Wallace’s Rhythm and Fitness workshop was the latest in SUU’s ongoing artFUSION professional development program for local educators and SUU education students, funded by the Sorenson Legacy Foundation, Art Works for Kids and The Utah Division of Arts and Museums. ArtFUSION workshops are held each year to bring art into the life of every child in southern Utah, and Wallace is the latest in a long list of artists who have led workshops in the past, ranging from musicians and actors to puppeteers and sculptors.

Senior elementary education student Jessie Brinson said she looks forward to these workshops each year because they challenge her to be more creative in her lesson plans and to see just how broad the possibilities really are. According to Brinson, this most recent Rhythm and Fitness Workshop has been the best yet.

“I loved all the other artFUSION workshops I’ve attended, but this one surpassed all expectations. Percussion activities, fun chants and music are a great way for children to remember lessons, and I know that I will really be able to bring what I learned into my classroom.”

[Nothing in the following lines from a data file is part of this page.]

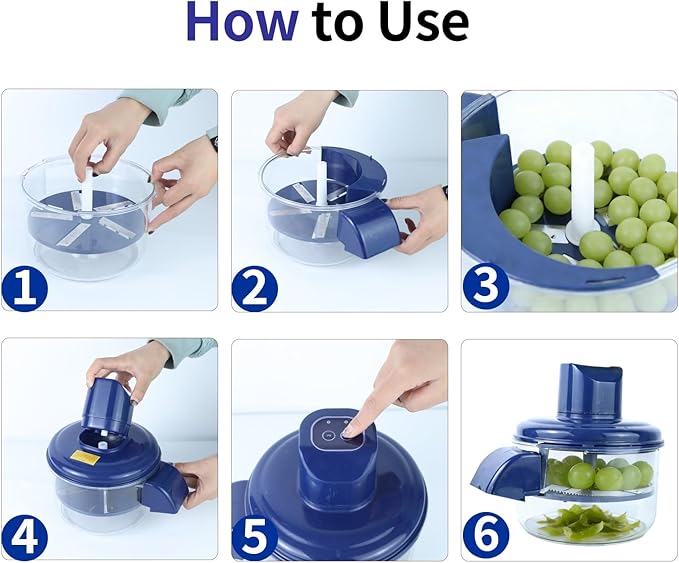 How to Use

1

2

3

4

5

6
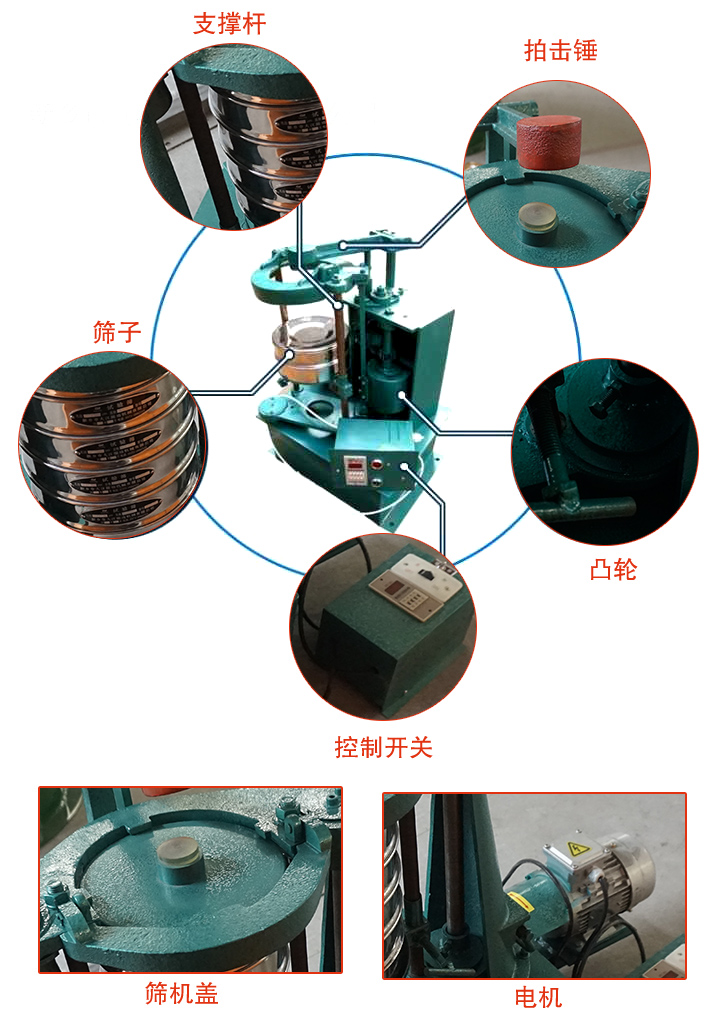 支撑杆

拍击锤

筛子

凸轮

控制开关

筛机盖

电机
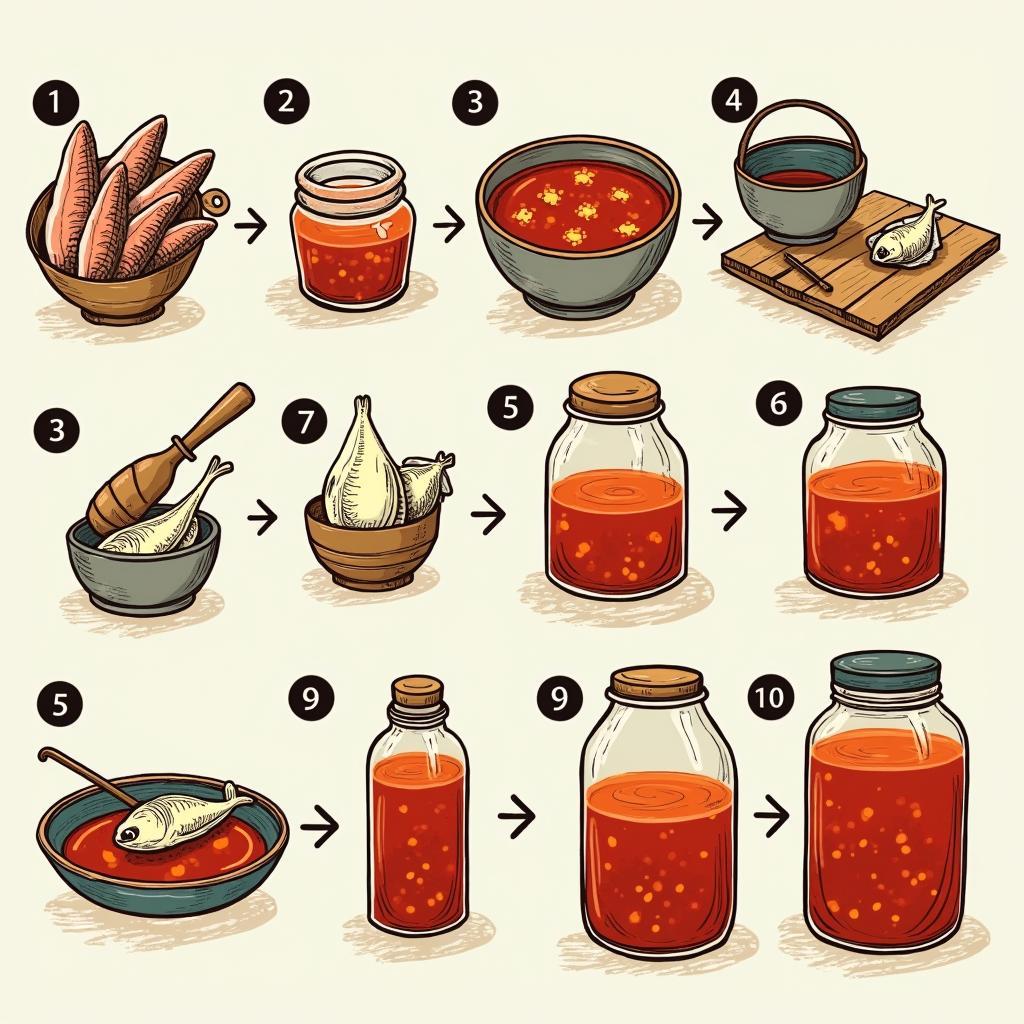 1
2
3
4
3
7
5
6
5
9
9
10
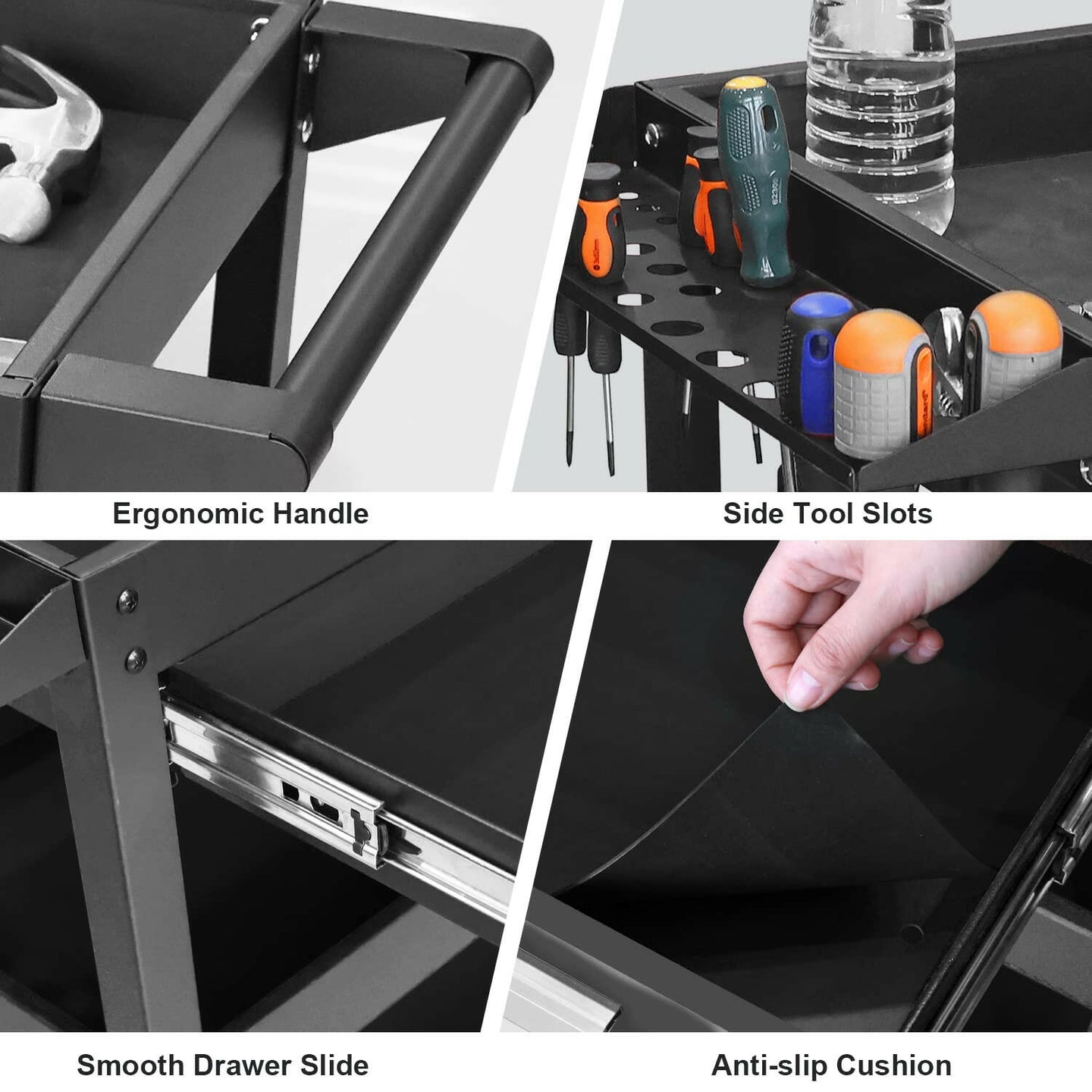 Ergonomic Handle

Side Tool Slots

Smooth Drawer Slide

Anti-slip Cushion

Brinson and her 93 peers, plus the 56 local educators in attendance, join an ever-growing group of people touched by the ongoing efforts of Trenholm through the Sorenson Legacy Foundation, Art Works for Kids and The Utah Division of Arts and Museums. In the last six years since beginning the artFUSION workshops at SUU, Trenholm has worked with more than 30,000 school children and 2,100 current and future educators.